=== MATERIAL FOR THIS EXERCISE ===
# # # # #

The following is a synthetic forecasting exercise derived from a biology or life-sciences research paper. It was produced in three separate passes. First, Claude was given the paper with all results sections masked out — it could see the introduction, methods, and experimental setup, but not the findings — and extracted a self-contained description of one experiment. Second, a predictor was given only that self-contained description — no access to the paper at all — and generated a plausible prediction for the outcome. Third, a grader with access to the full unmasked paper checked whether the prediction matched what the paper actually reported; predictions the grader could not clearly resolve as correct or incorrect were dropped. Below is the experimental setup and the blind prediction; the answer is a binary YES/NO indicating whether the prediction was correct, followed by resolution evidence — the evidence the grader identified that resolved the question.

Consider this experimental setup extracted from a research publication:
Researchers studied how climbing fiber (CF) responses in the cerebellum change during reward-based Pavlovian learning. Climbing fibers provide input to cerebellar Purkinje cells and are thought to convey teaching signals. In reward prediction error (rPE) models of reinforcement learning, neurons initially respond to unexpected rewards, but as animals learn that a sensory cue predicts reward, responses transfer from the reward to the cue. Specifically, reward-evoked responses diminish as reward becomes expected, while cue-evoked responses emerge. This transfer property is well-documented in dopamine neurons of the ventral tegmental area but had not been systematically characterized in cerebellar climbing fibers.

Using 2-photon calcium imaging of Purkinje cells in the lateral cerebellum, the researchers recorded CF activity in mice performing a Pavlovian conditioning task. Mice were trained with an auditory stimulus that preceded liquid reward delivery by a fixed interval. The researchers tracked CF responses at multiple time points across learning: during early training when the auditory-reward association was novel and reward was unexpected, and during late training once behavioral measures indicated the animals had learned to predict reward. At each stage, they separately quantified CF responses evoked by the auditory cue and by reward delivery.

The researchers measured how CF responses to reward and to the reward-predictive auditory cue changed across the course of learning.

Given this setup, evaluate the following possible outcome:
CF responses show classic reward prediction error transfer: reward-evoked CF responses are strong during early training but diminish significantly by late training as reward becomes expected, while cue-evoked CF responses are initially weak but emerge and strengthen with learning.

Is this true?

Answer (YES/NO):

# # # # #

None of the records may be skipped; each is to be repeated exactly.

=== TASK RESPONSE ===
The following is a synthetic forecasting exercise derived from a biology or life-sciences research paper. It was produced in three separate passes. First, Claude was given the paper with all results sections masked out — it could see the introduction, methods, and experimental setup, but not the findings — and extracted a self-contained description of one experiment. Second, a predictor was given only that self-contained description — no access to the paper at all — and generated a plausible prediction for the outcome. Third, a grader with access to the full unmasked paper checked whether the prediction matched what the paper actually reported; predictions the grader could not clearly resolve as correct or incorrect were dropped. Below is the experimental setup and the blind prediction; the answer is a binary YES/NO indicating whether the prediction was correct, followed by resolution evidence — the evidence the grader identified that resolved the question.

Consider this experimental setup extracted from a research publication:
Researchers studied how climbing fiber (CF) responses in the cerebellum change during reward-based Pavlovian learning. Climbing fibers provide input to cerebellar Purkinje cells and are thought to convey teaching signals. In reward prediction error (rPE) models of reinforcement learning, neurons initially respond to unexpected rewards, but as animals learn that a sensory cue predicts reward, responses transfer from the reward to the cue. Specifically, reward-evoked responses diminish as reward becomes expected, while cue-evoked responses emerge. This transfer property is well-documented in dopamine neurons of the ventral tegmental area but had not been systematically characterized in cerebellar climbing fibers.

Using 2-photon calcium imaging of Purkinje cells in the lateral cerebellum, the researchers recorded CF activity in mice performing a Pavlovian conditioning task. Mice were trained with an auditory stimulus that preceded liquid reward delivery by a fixed interval. The researchers tracked CF responses at multiple time points across learning: during early training when the auditory-reward association was novel and reward was unexpected, and during late training once behavioral measures indicated the animals had learned to predict reward. At each stage, they separately quantified CF responses evoked by the auditory cue and by reward delivery.

The researchers measured how CF responses to reward and to the reward-predictive auditory cue changed across the course of learning.

Given this setup, evaluate the following possible outcome:
CF responses show classic reward prediction error transfer: reward-evoked CF responses are strong during early training but diminish significantly by late training as reward becomes expected, while cue-evoked CF responses are initially weak but emerge and strengthen with learning.

Is this true?

Answer (YES/NO):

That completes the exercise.